Bertha Sommer spent the morning trying to get through to Berlin. She knew it was useless but she kept trying. Berlin was well lost by now. The Russian flag had flown from the roof of the Reichstag since 30 April. Another officer kept trying to get through to Prague, with no more success. The office had worked itself into a quiet panic. Cups of coffee were frequently started but seldom finished. Hauptmann Selders fought off the constant demands of the Czechs in Laun. He had already made the concession of withdrawing the army from the town. He fought off the almost hourly demands to surrender with the single remaining advantage left to him. In the end, he could bargain with hostages. But there was no question of capitulation or further withdrawal until he got word from the High Command.
Bertha didn’t see Officer Kern anywhere. She knew where he was, in the communications room next door, but she wondered why he hadn’t been seen in the office.
By mid-morning she had become so busy herself that she forgot everything. She had been asked to sort out the files on to a trolley. Ready for incineration. Lunchtime passed without anybody getting hungry. Hauptmann Selders ordered a Wurst sandwich but never touched it when it arrived. The other officers had no appetite either. And when Bertha went to the canteen, she had to force herself to have lunch, telling herself it might be the last. But the logic was no substitute for appetite.
She was thinking too much. She had been put in charge of erasing the records. How to end a war? We know how to start a war, she thought. We know nothing about finishing it.
Early afternoon, Officer Kern came rushing into the office for the first time. He had heard something. At 1.30, the radio signal from Prague was interrupted. A spokesman in Czech appealed to all factions throughout Czechoslovakia to rise up against the fascists. Minutes later the Germans had regained control of the station. But it had become obvious that there was a struggle on for the capital. It became clear why they had also lost contact with Prague on the phone.
Hauptmann Selders called his officers for an impromptu conference. Another phone-call came from the town demanding immediate capitulation.
Everyone looked at Hauptmann Selders, waiting for him to announce withdrawal. He made a brief speech. Bertha Sommer stopped sorting files to listen. But her heart sank. She had expected something else.
‘There remains only one option open to us at present,’ he said. ‘While the German Army is still at war, we must remain firm. We cannot act in our own self-interest and make an escape bid. To do so would be irresponsible and put at risk thousands of German civilians still on Czech soil. We would also put ourselves at risk. You know the terms under which General Schörner operates. We must wait for the command.’

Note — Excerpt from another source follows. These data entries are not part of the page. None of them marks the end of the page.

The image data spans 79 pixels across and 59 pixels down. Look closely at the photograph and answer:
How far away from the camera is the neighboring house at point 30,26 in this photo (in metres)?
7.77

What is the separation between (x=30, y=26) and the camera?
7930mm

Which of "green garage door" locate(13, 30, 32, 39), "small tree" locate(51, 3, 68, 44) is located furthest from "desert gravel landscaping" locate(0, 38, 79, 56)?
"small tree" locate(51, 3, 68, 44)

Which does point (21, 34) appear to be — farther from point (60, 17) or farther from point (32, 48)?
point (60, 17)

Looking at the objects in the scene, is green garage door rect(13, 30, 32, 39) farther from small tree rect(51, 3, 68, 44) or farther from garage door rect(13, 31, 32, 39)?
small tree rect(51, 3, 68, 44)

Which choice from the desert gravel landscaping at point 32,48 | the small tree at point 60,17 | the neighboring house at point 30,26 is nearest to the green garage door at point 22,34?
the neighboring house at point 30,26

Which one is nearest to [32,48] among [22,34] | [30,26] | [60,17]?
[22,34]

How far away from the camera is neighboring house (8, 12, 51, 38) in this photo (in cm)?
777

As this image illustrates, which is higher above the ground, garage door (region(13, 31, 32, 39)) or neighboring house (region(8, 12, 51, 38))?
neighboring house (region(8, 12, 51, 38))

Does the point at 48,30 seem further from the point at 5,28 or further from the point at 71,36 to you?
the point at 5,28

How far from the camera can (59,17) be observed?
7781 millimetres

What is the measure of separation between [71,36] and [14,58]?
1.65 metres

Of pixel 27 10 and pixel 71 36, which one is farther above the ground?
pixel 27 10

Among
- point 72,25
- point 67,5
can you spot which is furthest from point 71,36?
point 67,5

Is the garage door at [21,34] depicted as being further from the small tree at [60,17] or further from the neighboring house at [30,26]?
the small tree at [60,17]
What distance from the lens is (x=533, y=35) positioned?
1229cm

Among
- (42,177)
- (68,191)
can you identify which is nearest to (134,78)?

Bertha thought for a moment that he was referring to her. To Officer Kern’s escape plan. She looked at him standing by the window, but he didn’t look back. She felt implicated, even though she had consented to nothing.
‘At the same time,’ Hauptmann Selders said, ‘we should be ready to move out immediately.’
The officers agreed with Hauptmann Selders’s decision. There was no dissent. Arrangements were being made for the inevitable evacuation. One officer put forward a plan to use the hostages.